We need better authZ, fast

One thing I didn’t see right away was the idea of how to refactor an API so that, for example, all ResourceA.read-scoped transactions would be fine for a chatbot to do on behalf of User #123 as soon as that human authorized their chatbot to work on their behalf in that way. But so that even once User #123 also gave their chatbot permission to assume their identity for ResourceB.write-scoped actions, the human would be required to manually sign off on each and every single attempted write transaction against Resource B that the chatbot wanted to attempt on their behalf.

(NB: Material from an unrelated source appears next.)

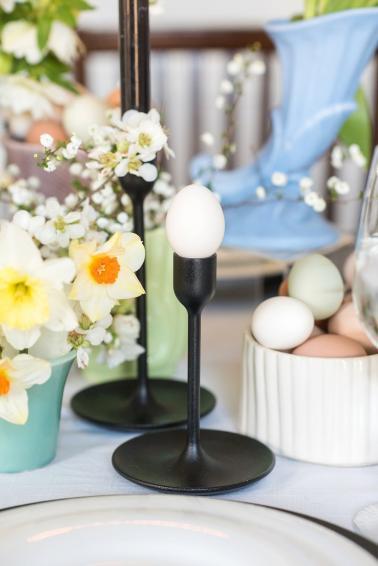 Pastel Spring Inspired Wedding Ideas via TheELD.com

  • Some research I did indicated that the API should probably be refactored to have a “pending transactions” queue, and that some sort of out-of-band human approval step (it couldn’t just be the human saying “I approve” in the chatbot, or the chatbot might learn to lie to the API on the human’s behalf) could be the trigger to release transactions for actually happening.
    • Which made me think that if that’s how we’re gonna write APIs from now on, wow, we’re gonna need some standards for returning to where you left off, the way OAuth has a redirect URL syntax.
    • And we’re gonna need granular, intuitive controls, the way phone operating systems always let you deny/revoke certain types of permissions from an app, letting you break certain functionality at your own risk if you want, but you’re still allowed to decide that your texting app can’t access your camera, if that’s meaningful to you, even though most people would probably leave it on at all times. And the way phone operating systems make it pretty obvious how to do it (e.g. “always ask” / “only this time” options).
      • Heck, we don’t even have enough of this as it is in conventional OAuth. I passionately hate the way GitHub doesn’t let organization owners cherry-pick which of a GitHub App’s desired scopes will actually be allowed. (It’s 2025, and it’s still like the bad old days of all-or-nothing phone app permission approval.)
    • The research chatbot suggested “Open Human Approval Protocol,” which cracks me up because “O.H.A.P.” reminds me of the word “mishap,” which seems appropriate.
  • That said, a company called Descope seems to have come up with a much catchier name for the concept I’m mulling over: “progressive scoping.”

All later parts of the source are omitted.